This invisible film could let your windows produce power
See-through materials placed on windows or other glass surfaces could harness as much solar power as traditional panels and potentially be used everywhere from electric cars to skyscrapers, according to a study this week in Nature Energy.
Michigan State University engineers reported that transparent solar devices could produce power from the estimated 5 billion to 7 billion square meters of available glass surface in the United States, which receive enough solar energy to provide 40 percent of national electricity.
The technology could operate while being invisible, allowing it to be placed on infrastructure or windows without affecting natural lighting or altering the view, the review study said.
“These are not being manufactured commercially yet but they are on their way. We expect that they will be lower cost than traditional modules by piggybacking on the existing structural infrastructure,” Richard Lunt, study co-author and associate professor of chemical engineering and materials science at Michigan State University, said in an email.
The materials developed in the lab contain man-made molecules that harvest only ultraviolet and near-infrared light and allow visible light to pass through. Theoretically, they could be deployed anywhere there is glass, such as on the sides of buildings, vehicles, awnings, mobile electronics or even billboards, said Lunt.
“Once you realize you can make clear solar panels, it really sparks the imagination. They could be all around us without us even knowing, turning our cityscapes into solar farms,” he said. “We expect to see these applied in buildings in the next couple of years.”
The Michigan team started a company, Ubiquitous Energy Inc., that is working on commercializing transparent solar materials, he said. The technology utilizes thin films that can lay over glass or plastic. In the lab, modules powered small fans and other equipment.
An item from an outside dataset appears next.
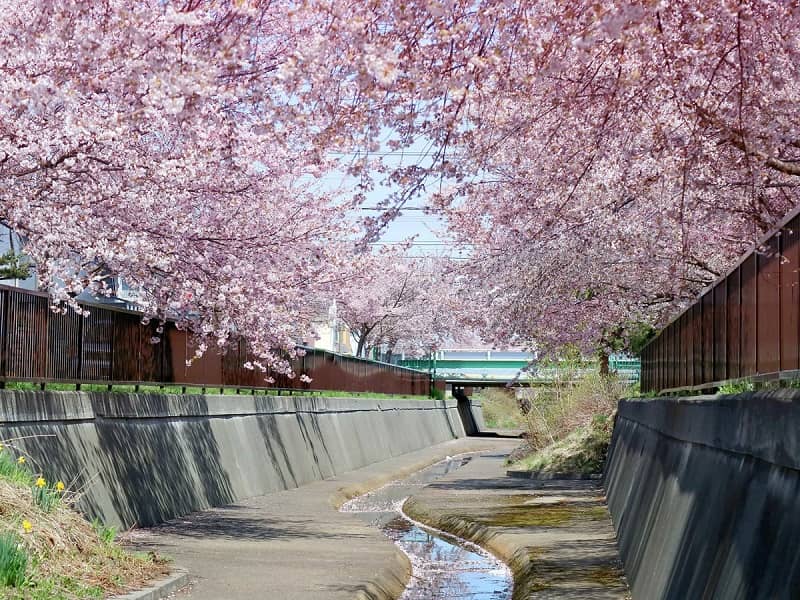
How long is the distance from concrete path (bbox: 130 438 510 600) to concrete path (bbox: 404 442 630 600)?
175 cm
Previous companies have tested transparent photovoltaics by punching holes in traditional panels, but the transparency of those devices was not enough to allow them to blend into architecture, and they were still bulky like rooftop units, according to Lunt.
Robert Tenent, an emerging buildings technologies expert at the National Renewable Energy Laboratory, said it is “very reasonable” to see a technology like this make it out of the lab.
“Some of what is going on has similarities to existing dynamic ‘smart’ window technologies, which are currently emerging in the marketplace, albeit slowly. Growing adoption in that market, should help ease things for the photovoltaic window concept,” Tenent said.
Tenent’s NREL colleague Lance Wheeler agreed there is commercial potential, although buildings would need to be better designed to take advantage of this type of technology at scale. That makes the automotive industry “a nice fit in the interim,” Wheeler said.
NREL is working on three different projects on transparent solar. Tenent said most of the major architectural and automotive glass companies NREL has spoken with are “very interested.”
Yet there is skepticism. Current applications at Michigan State are about 5 percent efficient, meaning they have been able to demonstrate turning that level of solar energy into electricity. Comparatively, traditional solar panels are 15 to 18 percent efficient.
Jenny Chase, an analyst at Bloomberg New Energy Finance, said transparent materials would have to be “really cheap” to make up for the lower efficiency. There is also not a shortage of roof space right now for traditional panels, she said.
With 5 percent efficiency, “is it worth putting the wires in?” she asked.
Lunt said current technology is at about a third of its potential, meaning it could reach the current efficiency of rooftop solar with more research.
Research outlined in the Nature Energy study was funded by the National Science Foundation and the Department of Education.